When it’s time for Juni to embark into the world of the game, bold screen titles advise, “GLASSES ON.” We experience pogo toads, robot battles, evil Tinkertoys, and surfing in canyons of molten lava in all their 3-D glory.

I missed big sister Carmen (Alexa Vega), who remains trapped out of sight in Level 4 limbo for most of the film. She’s a competent big sister to Juni’s clumsy hero. Many of the other characters that enlivened the first two movies are back for the third, but with only bit parts. New to the franchise is Sylvester Stallone as the Toymaker and the three warring sides of his conscience, a little Greek chorus that quibbles about the right thing to do.

SK3 delivered just the right amount of heartfelt morals to make me feel good about seeing it with kids. Its reliance on the contrived digital texture left me cold, but may engage you if you love your Nintendo.

DVD Extras

SK3D comes as a two-disc set. One disc contains the 3-D version of the film (just wait for the “GLASSES ON” instruction); the other has the 2-D version.

This DVD set is chock-full of excellent special features that include an informative director’s commentary track, Rodriguez’ “Ten Minute Film School” with “How to Make Cool Home Movies,” must-sees for any aspiring digital or animated filmmaker, and “An Adventure Into The 3rd Dimension: Making of Spy Kids 3-D: Game Over.” And I didn’t even know my DVD remote had an “Angle” button until I used it to switch between storyboards, green screen shots, and the final finished sequences in one of the DVD’s extras.

The acting and 3-D graphics seem more impressive than they were in the theater, after learning in the special features that 90 percent of the film was made in a “green room,” where most of the large cast were not in the same room at the same time.
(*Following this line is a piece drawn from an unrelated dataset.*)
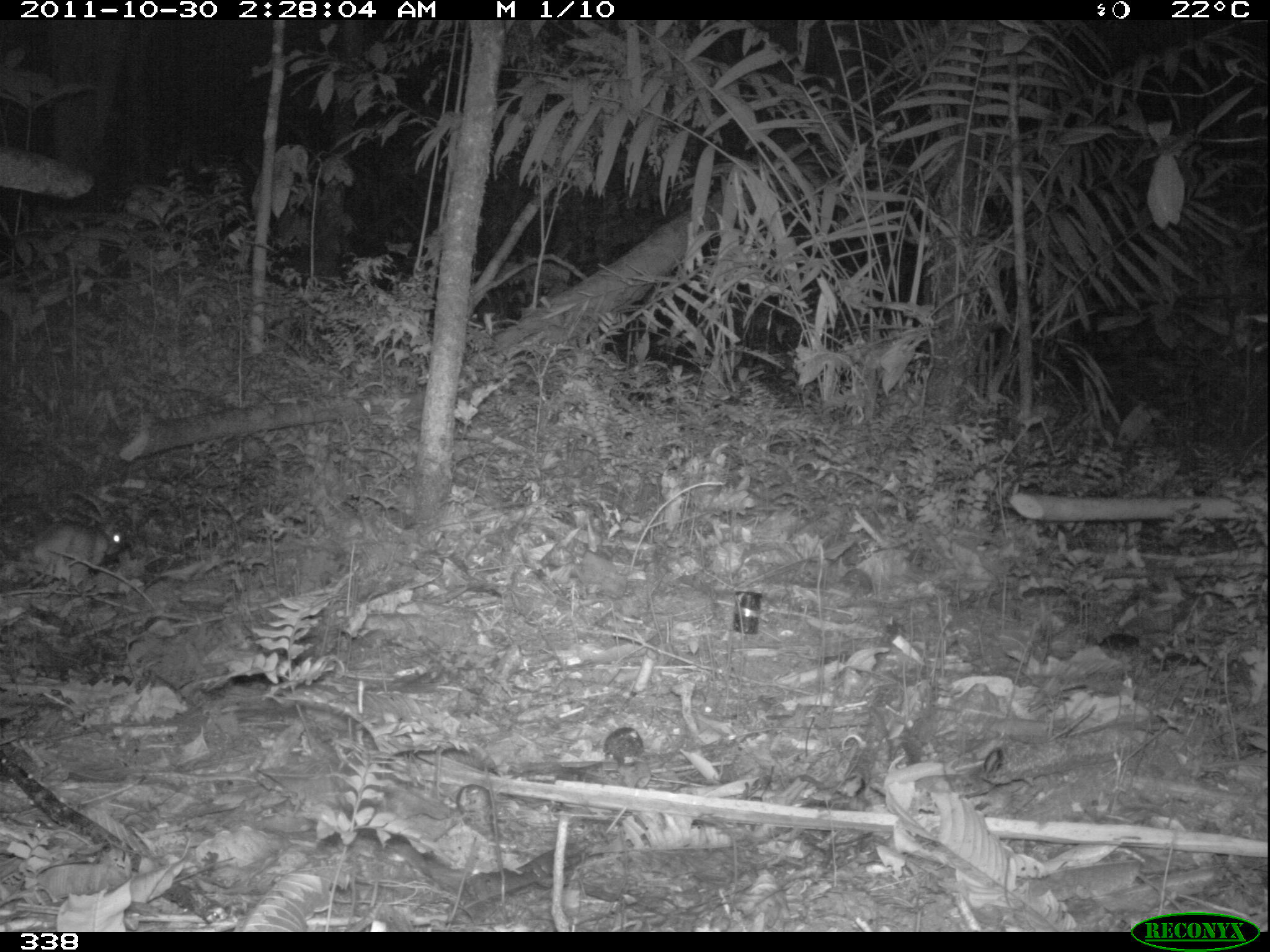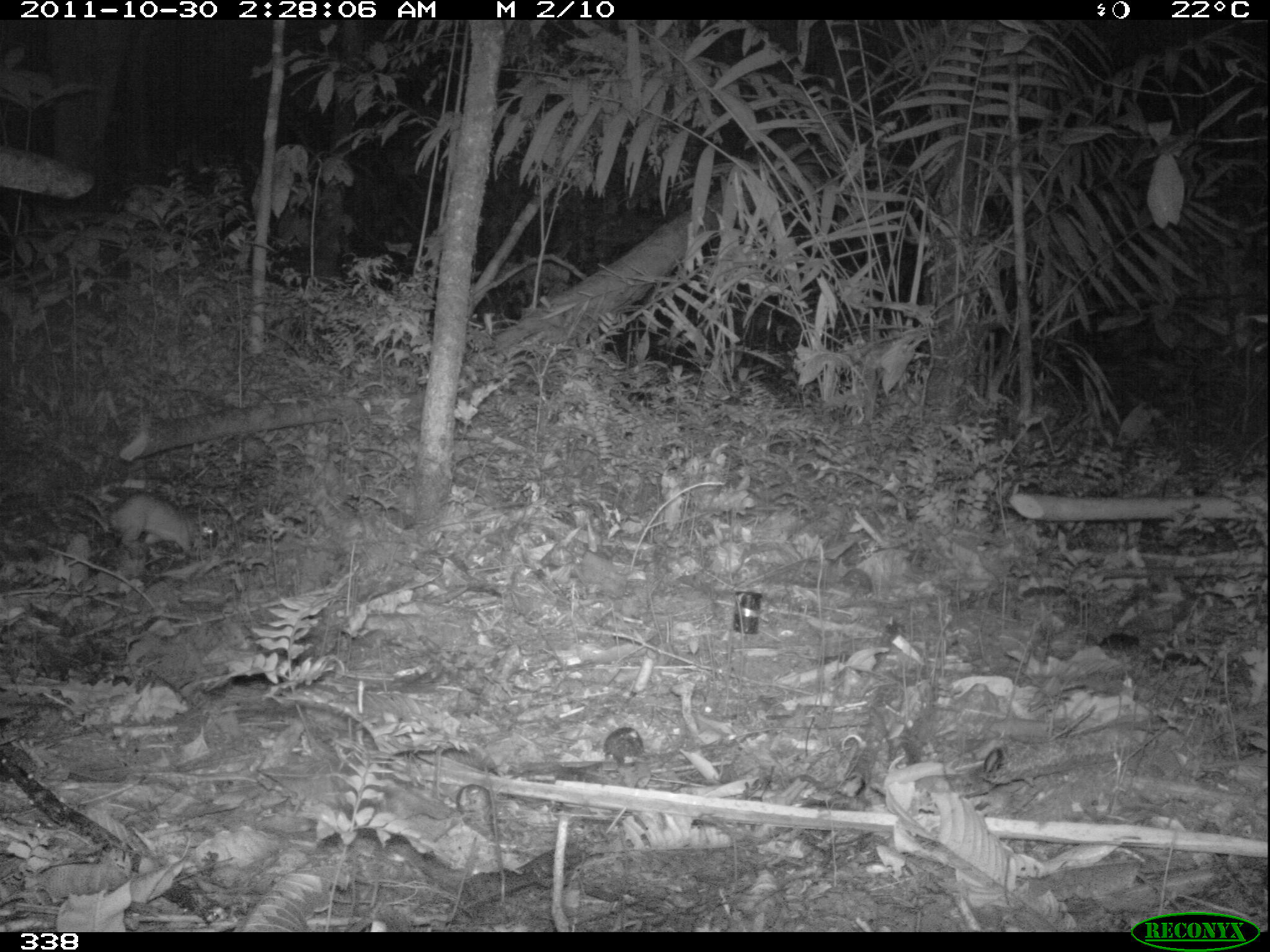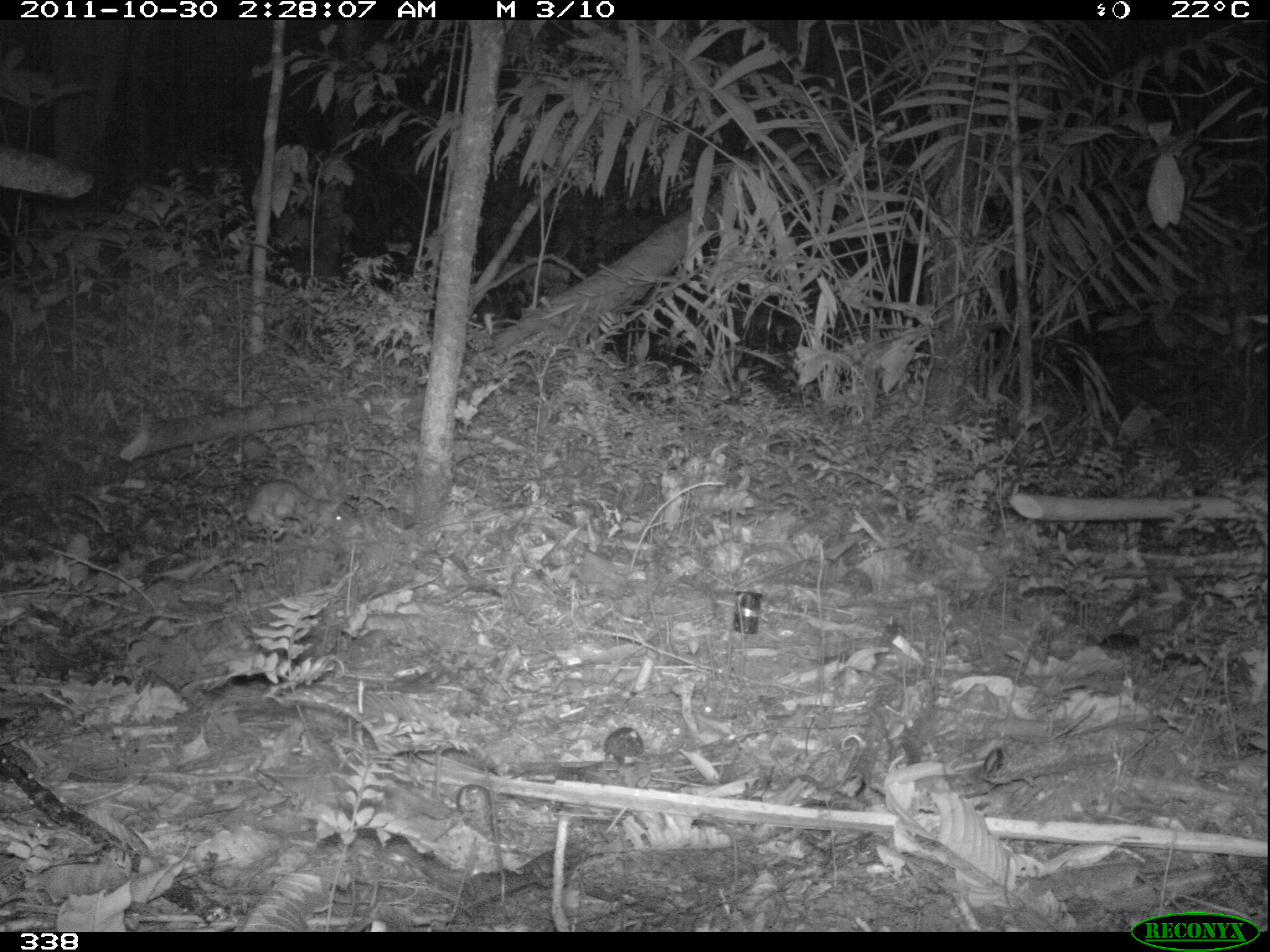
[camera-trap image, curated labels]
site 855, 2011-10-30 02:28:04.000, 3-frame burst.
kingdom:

Once again, tight timelines and budgets have forced Rodriguez to create convincing effects (about 1,400 of them, according to his commentary).

Video game-playing kids will love SK 3-D – and will be thrilled by the novelty of the virtual-reality environment of the movie, enhanced by the 3-D goggles. It’s likely that kids are already commandeering their families’ camcorders to make home movies, inspired by the multitalented Rodriguez’ simple tips and his perennial advice to “Have fun and be creative.”